Exercise requirements:
**a.** According to the discussion about online ads, which ads do people click on and sometimes buy from?
**b.** Quote the stretch of the discussion about online ads from "So Google’s and" through "by an overlay.".

Text provided:
*** Begin section ***
I think as a child I got viruses from one of the ads, you know, the ones would put on the side of the site. We had to call in a guy, to clean parents’ computer. I felt really guilty and never touched those ads again.

So Google’s and Meta’s main business are ads. And recently I felt confused. Do people click on ads? Don’t these ads feel phishy to them?

  • I don’t believe I’ve ever clicked on an ad without having been tricked into it by an overlay.

    I also believe that the ad-bubble market is the biggest scam in Internet history. A whole ecosystem keeps the illusion alive that it actually does something other than exiting.

  • I have a slight amount of knowledge about it, having been heavily involved in watching ad campaigns’ performance from the advertiser’s side from time to time.

    Personally I believe that there’s a ton of internet advertising that does effectively nothing except take money from companies with too much of it, and subsidize internet services so they can keep providing things to users for free (which, honestly, isn’t the worst thing in the world.)

    My specific observations which came with a decent amount of data behind them, are:

    • Google search ads, and similar ads that are being shown to people right at the instant they are looking for the thing the ad is for, people click on and sometimes buy the thing.
*** End section ***
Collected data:
*** Begin section ***
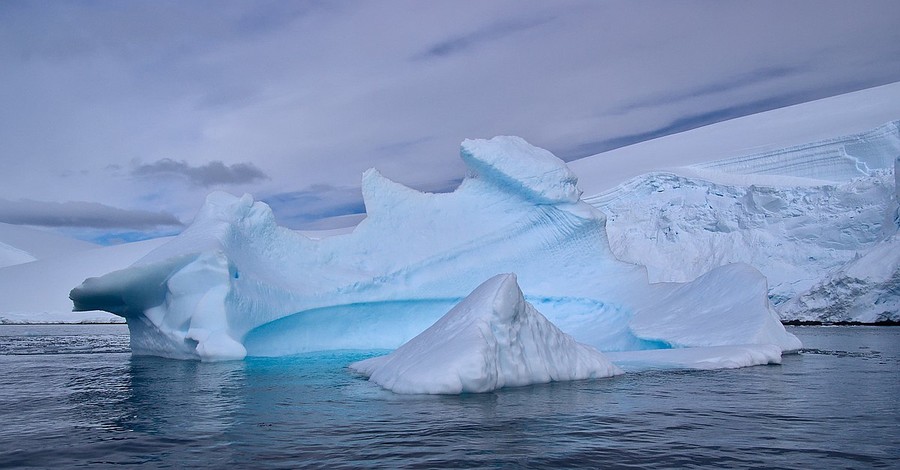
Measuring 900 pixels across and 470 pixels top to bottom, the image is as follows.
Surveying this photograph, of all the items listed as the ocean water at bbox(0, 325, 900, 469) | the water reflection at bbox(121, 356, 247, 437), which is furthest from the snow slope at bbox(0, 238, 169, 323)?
the ocean water at bbox(0, 325, 900, 469)

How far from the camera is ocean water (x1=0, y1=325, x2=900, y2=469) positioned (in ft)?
14.4

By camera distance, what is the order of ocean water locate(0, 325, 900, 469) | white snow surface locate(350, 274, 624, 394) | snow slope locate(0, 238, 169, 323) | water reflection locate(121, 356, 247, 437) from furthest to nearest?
snow slope locate(0, 238, 169, 323), white snow surface locate(350, 274, 624, 394), water reflection locate(121, 356, 247, 437), ocean water locate(0, 325, 900, 469)

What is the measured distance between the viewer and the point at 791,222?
93.1ft

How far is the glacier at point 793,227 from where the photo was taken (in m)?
24.4

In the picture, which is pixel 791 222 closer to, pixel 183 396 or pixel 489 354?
pixel 489 354

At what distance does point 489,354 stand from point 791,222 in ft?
82.0

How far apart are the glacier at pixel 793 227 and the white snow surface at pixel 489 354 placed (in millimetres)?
19373

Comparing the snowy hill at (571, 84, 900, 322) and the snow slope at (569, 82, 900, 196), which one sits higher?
the snow slope at (569, 82, 900, 196)

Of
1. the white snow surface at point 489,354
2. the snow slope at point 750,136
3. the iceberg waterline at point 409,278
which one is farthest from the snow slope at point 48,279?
the white snow surface at point 489,354

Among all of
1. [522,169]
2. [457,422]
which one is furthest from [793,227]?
[457,422]

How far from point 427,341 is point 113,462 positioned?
4519 millimetres

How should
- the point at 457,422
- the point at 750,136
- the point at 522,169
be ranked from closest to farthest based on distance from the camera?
the point at 457,422
the point at 522,169
the point at 750,136

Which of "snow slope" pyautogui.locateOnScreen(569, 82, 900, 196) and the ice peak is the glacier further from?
the ice peak

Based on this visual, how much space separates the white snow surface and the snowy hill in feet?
63.4
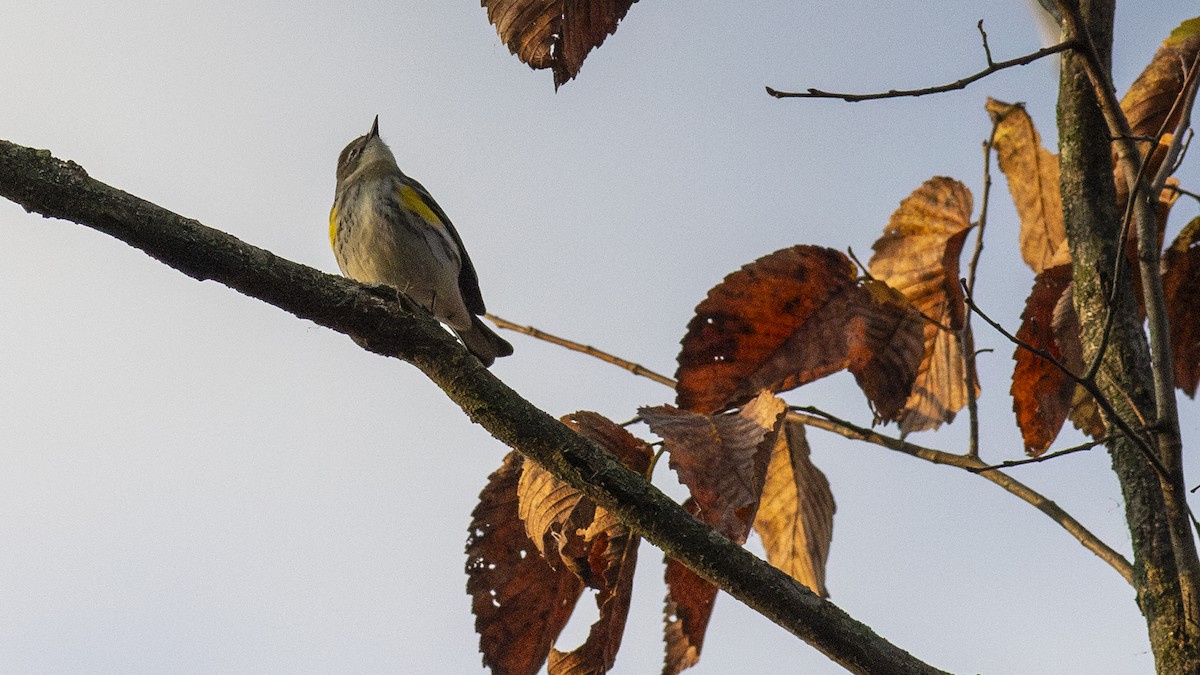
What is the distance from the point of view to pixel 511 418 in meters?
2.17

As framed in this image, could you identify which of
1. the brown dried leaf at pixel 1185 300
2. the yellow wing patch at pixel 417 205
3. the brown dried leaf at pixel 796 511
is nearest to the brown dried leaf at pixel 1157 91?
the brown dried leaf at pixel 1185 300

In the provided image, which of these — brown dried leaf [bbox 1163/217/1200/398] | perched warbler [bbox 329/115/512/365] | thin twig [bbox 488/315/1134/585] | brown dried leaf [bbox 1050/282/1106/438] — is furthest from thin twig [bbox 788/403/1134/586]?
perched warbler [bbox 329/115/512/365]

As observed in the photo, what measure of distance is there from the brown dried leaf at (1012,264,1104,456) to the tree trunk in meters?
0.07

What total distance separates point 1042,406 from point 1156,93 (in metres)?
0.88

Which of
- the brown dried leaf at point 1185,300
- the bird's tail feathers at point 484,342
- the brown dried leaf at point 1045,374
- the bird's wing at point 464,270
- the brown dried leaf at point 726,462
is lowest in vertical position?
the brown dried leaf at point 726,462

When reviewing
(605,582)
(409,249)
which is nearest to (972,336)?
(605,582)

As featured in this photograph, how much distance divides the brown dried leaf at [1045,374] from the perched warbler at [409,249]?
9.88ft

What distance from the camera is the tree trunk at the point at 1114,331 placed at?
96.3 inches

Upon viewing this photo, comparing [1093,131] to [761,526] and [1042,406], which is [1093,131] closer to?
[1042,406]

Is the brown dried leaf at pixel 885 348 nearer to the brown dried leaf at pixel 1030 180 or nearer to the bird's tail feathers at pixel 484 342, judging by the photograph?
the brown dried leaf at pixel 1030 180

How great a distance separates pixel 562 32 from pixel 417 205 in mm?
3848

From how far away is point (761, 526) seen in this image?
290cm

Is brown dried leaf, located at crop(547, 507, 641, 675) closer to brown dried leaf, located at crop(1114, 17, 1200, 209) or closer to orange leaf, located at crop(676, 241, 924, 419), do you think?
orange leaf, located at crop(676, 241, 924, 419)

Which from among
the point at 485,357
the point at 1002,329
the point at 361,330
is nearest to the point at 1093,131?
the point at 1002,329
*** End section ***
Answers to the exercise:
**a.** Google search ads and similar ads shown to people right when they are looking for the thing the ad is for.

**b.**
So Google’s and Meta’s main business are ads. And recently I felt confused. Do people click on ads? Don’t these ads feel phishy to them?

  • I don’t believe I’ve ever clicked on an ad without having been tricked into it by an overlay.